**Exercise set:**
1 - According to the article on lowering India's juvenile age limit, when did India sign and ratify the UN Convention on the Rights of the Child?
2 - Extend the article on lowering India's juvenile age limit, starting after its last sentence.

**Source text:**
Posted by Jaideep A. Prabhu in Opinion and Response

≈ Comments Off on Young Monsters

Tags

adulthood, Convention on the Rights of the Child, CRC, ICCPR, India, International Convention on Civil and Political Rights, Juvenile Justice Act, murder, Nirbhaya, rape, Roper v. Simmons

The horrific beating and gang rape of a 23-year-old physiotherapy student in Delhi in 2012 sent shockwaves across India. Six men, including a juvenile, were arrested and charged with sexual assault and murder. Of the five adults, one died in police custody (officially suicide but some suspect murder) and the remaining four were sentenced to death by hanging. The juvenile was sentenced to the maximum sentence possible under Indian law – three years in a reform institution.

The Nirbhaya case, as it came to be called in the media, was not the first gang rape in India, nor has it been the last. Its brutality is not unique either and yet it caught the nation’s attention. There was a public outcry for the death penalty or even something cruel and unusual. This was further fuelled by the juvenile sentencing, which in comparison to the adult equivalent, was a mere slap on the wrist. There was widespread demand to lower the juvenile age limit from the present 18 to 16 from the public, including prominent people like the Delhi police commissioner, Karnataka state public prosecutor HS Chandramouli, and Subramanian Swamy. The ruling Congress Party was also quick to jump on the bandwagon.

The anger the country felt in the aftermath of the Nirbhaya nightmare is understandable. However, amending the Juvenile Justice Act is a broader issue than the Nirbhaya case. Leaving aside discussions on whether lowering the juvenile age limit will achieve the stated goals and even ignoring the broader philosophical issues such as the death penalty, the purpose of the justice system – punishment or rehabilitation – and even the basis of the definition of ‘juvenile’ – physical or mental – there are legal quandaries in lowering of the juvenile age limit.

One obstacle to amending the Juvenile Justice Act is the United Nations Convention on the Rights of the Child, an international treaty India signed and ratified in December 1992. Although Article 1 of the CRC allows each acceding state to define the juvenile age limit, Article 37(a) nevertheless stipulates that “No child shall be subjected to torture or other cruel, inhuman or degrading treatment or punishment. Neither capital punishment nor life imprisonment without possibility of release shall be imposed for offences committed by persons below eighteen years of age.”

A second hurdle to reducing the juvenile age limit is the International Convention on Civil and Political Rights, which India acceded to in April 1979.  Article 6(5) of the ICCPR states, “Sentence of death shall not be imposed for crimes committed by persons below eighteen years of age and shall not be carried out on pregnant women.”

As per India’s international commitments, it may well lower the juvenile age limit from 18 to 16 but may not pursue the death penalty or a sentence of life imprisonment without possibility of parole. Thus, a new category is created between juvenile and adult. This is not very helpful for Indian bureaucrats who are considering a waiver of the juvenile age bar only in cases of the most grievous crimes such as murder, acid attack, rape, and repeat offenders in cases of robbery, kidnapping, and dacoity. In essence, international law prohibits the very sentences for which Indian legislators are considering lowering the juvenile age limit.

**Data:**
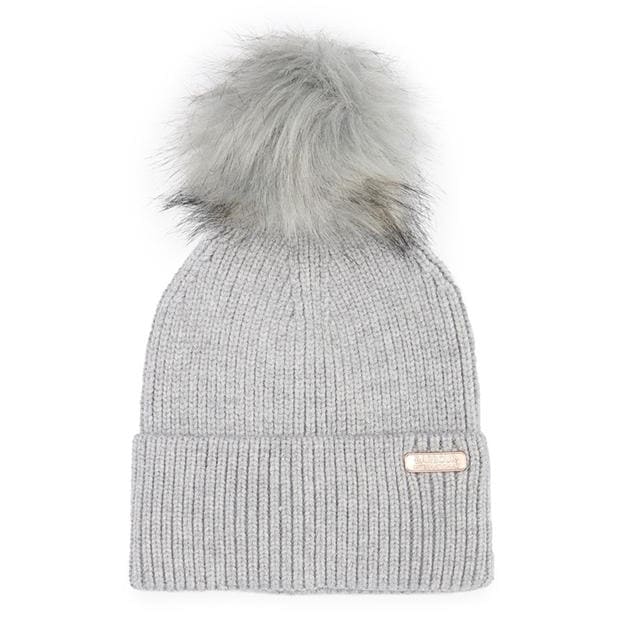 Barbour International Mallory Pom Beanie,All Products : American Fashion Style Bags On Sale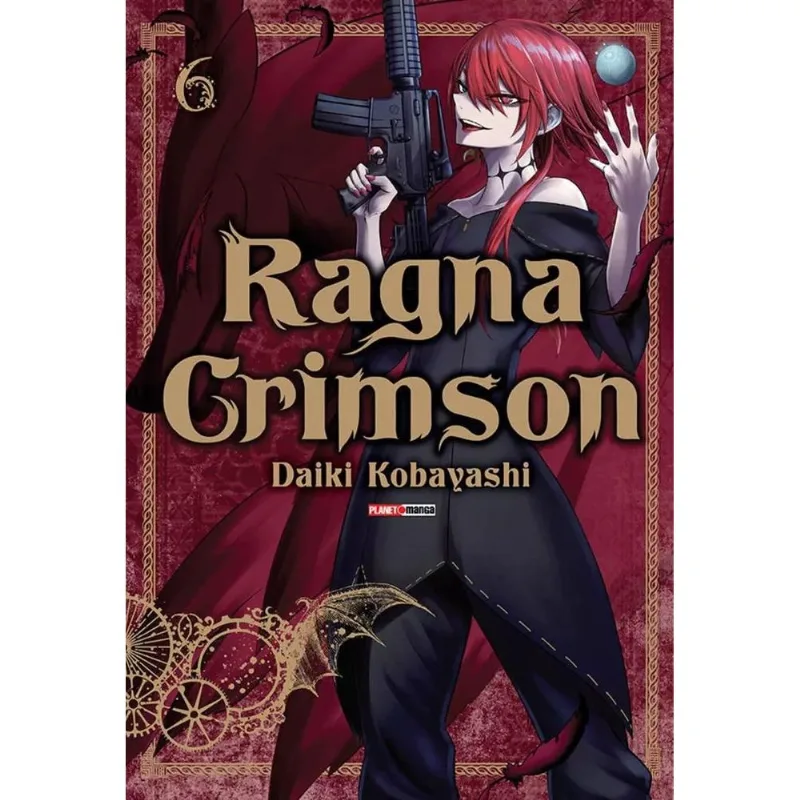 Ragna Crimson 6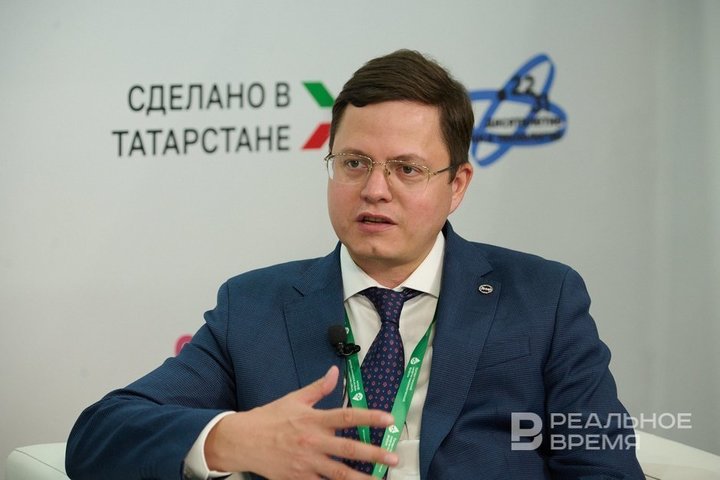 Михаил Варфоломеев: «Опытные производства откроются по каждому направлению малой химии»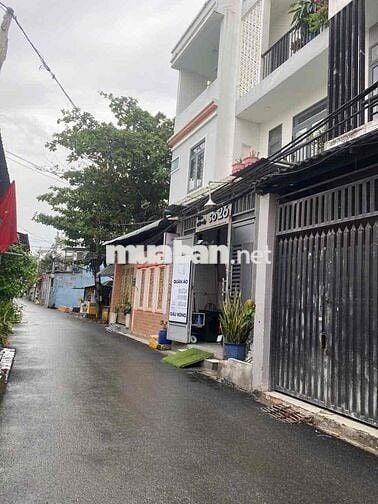 “BÁN NHÀ ĐẸP 1 TRỆT 1 LẦU HBP KẾ KDC HỒNG LONG& KDC VƯỜN CAU -35M2(3.7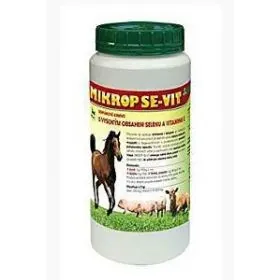 Mikrop Horse SE-vit 1kg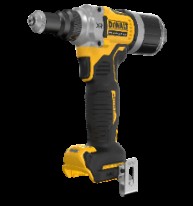 Image de Riveteuse XR 18V Brushless 6.4 Mm 3 Nez (4.8 / 6 / 6.4 Mm)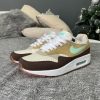 Кросівки Nike Air Max 1 Crepe Hemp Beige/Brown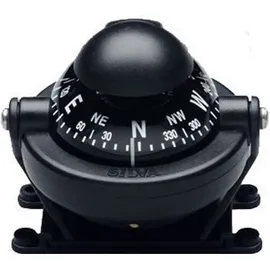 Silva C58 für Auto und Boot, schwarz, One Size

**Exercise answers:**
1 - December 1992

2 -
India may still withdraw from the treaties or enter into the record certain exceptions in congruence with new national laws. However, this move is bound to result in international pressure and greater difficulty in concluding extradition treaties with other states. For example, European law forbids extradition in cases where the offence for which extradition is requested carries the the death penalty under the law of the requesting country. Some countries such as the United States enact automatic sanctions if a country’s human rights ratings fall below a certain level. India narrowly escaped sanctions over not doing enough to prevent child trafficking in 2011 thanks to political reasons.

None of this is to argue that the juvenile age limit should not be lowered or that it should be. In the landmark Roper v. Simmons case in the United States, the Supreme Court ruled that capital punishment may not be imposed for crimes committed as minors. The opinion, delivered by Justice Anthony Kennedy, declared that minors had diminished culpability due to immaturity and therefore their execution was cruel and unusual under evolving standards of decency. The opinion also cited significant US legal opinion as well as international consensus in its favour.

The US Supreme Court did not deny the brutality of some of the crimes committed by juveniles but made the interesting point that this very factor – the brutality of the crime – may overpower any mitigating arguments based on youth as a matter of course if the application of the death penalty was allowed.

However, many question the diminished culpability of juveniles. Setting the age of adulthood at 18 is arbitrary and is a cultural evolution more than a scientific one, dictated more by going to college or being drafted for military service. In a media-saturated age, juveniles today are far more aware than their predecessors were. However, awareness is not the same as maturity – in fact, researchers have shown that adolescence can last well into the mid-20s for many people while some attain a maturity much earlier.

The argument to lower the juvenile age limit in select cases is exactly what the Roper v. Simmons opinion warned against – the lower age limit is sought only for some crimes as the public is swayed by an emotional response to their brutality than by reason alone. If India’s legislators genuinely felt that juveniles today were attaining a certain level of maturity earlier, then why is the age of adulthood itself not lowered? How is it possible for someone to be mature enough to commit rape, dacoity, or murder but not to drink, join the military, or vote?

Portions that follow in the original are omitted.